February 10-12: After Dakar, we headed toward Casamance. This region is separated from northern Senegal by The Gambia, meaning it can only be reached either by traveling through The Gambia or by making a huge detour. We decided to pass through The Gambia and spend a night there in a small town called Soma. Unfortunately, we caught a virus, which made the journey less enjoyable, but we still appreciated finally being able to understand everyone, as English, rather than French, is the main language of communication here.

After crossing into Casamance, we stopped for lunch in Ziguinchor, the region’s capital, before continuing to a small place called Kachiouane. This village is located by a river, about 10 kilometers from the coast, and can be reached via sandy roads.
Since 1982, separatist movements have been active in Casamance, which is why the Hungarian government classifies the region as a Level I – not recommended for travel area. In reality, however, incidents are very rare and usually occur in the eastern part of the region (and do not target tourists). As a result, Casamance is actually one of the safest areas in the country for travelers.
(This classification is particularly frustrating for us because many African countries that are now considered safe by other European governments—and that we will also be traveling through—are still labeled as not recommended for travel by Hungary. In many cases, these travel advisories have not been updated for years. This has real consequences for us: if we were to fall ill or have an accident in one of these areas, our travel insurance would not cover the costs.)
Casamance is actually one of the most popular tourist destinations in Senegal. Unlike the northern savannah, this region boasts stunning beaches, lush forests, rivers, mangrove-lined channels, and the famous Casamance hospitality. (Eszti has been here before, in a small seaside village called Abéné, where, on one evening, she was invited to dinner at two different places.)

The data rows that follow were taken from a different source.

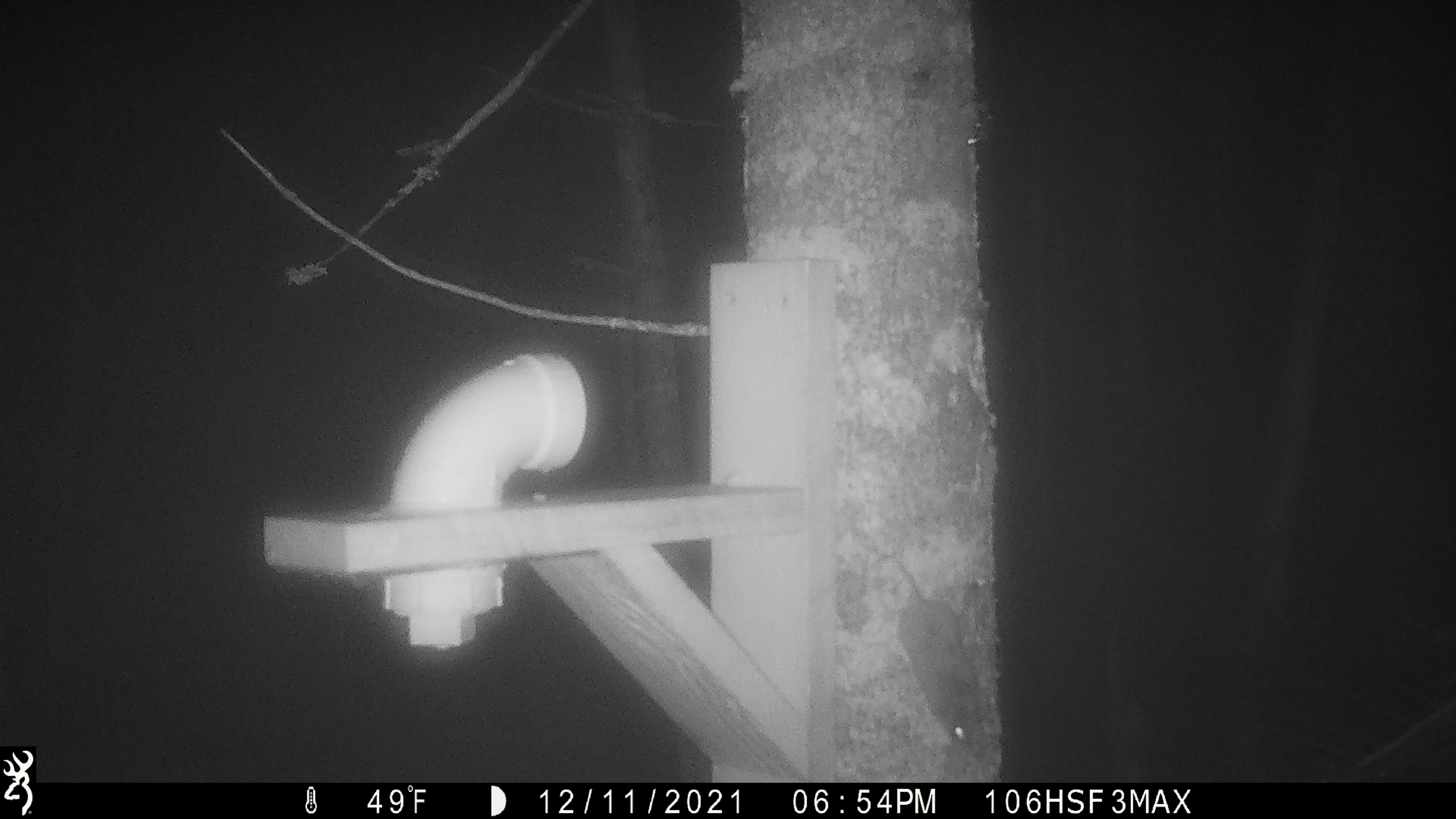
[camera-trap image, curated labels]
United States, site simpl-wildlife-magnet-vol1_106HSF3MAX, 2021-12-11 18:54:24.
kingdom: Animalia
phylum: Chordata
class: Mammalia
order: Rodentia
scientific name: Rodentia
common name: mouse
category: mouse sp.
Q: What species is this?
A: Mouse sp. (mouse) (Rodentia).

We spent 2.5 days in Kachiouane, staying in a charming little bungalow while mostly battling the virus. The accommodation was run by a family with eight siblings, creating a very warm and welcoming atmosphere—every evening, they played drums around a campfire. Life in the villages of Casamance feels even slower than the usual relaxed pace of Africa, as if time had stopped. Most of our time was spent lying in hammocks, drinking bissap (hibiscus juice), eating baobab fruit, and playing with the local children, who were very curious about the stickers on our car. (We place a flag sticker for every country we visit on the side of our car.)

















10 kilometers after Kachiouane, we stopped for lunch in the coastal village of Diembéreng. We loved how life in the village revolved around two enormous trees—one where the elders sat and talked, and the other serving as the village square and marketplace.

The photos were taken both during this trip and during Eszti’s previous visit to Casamance.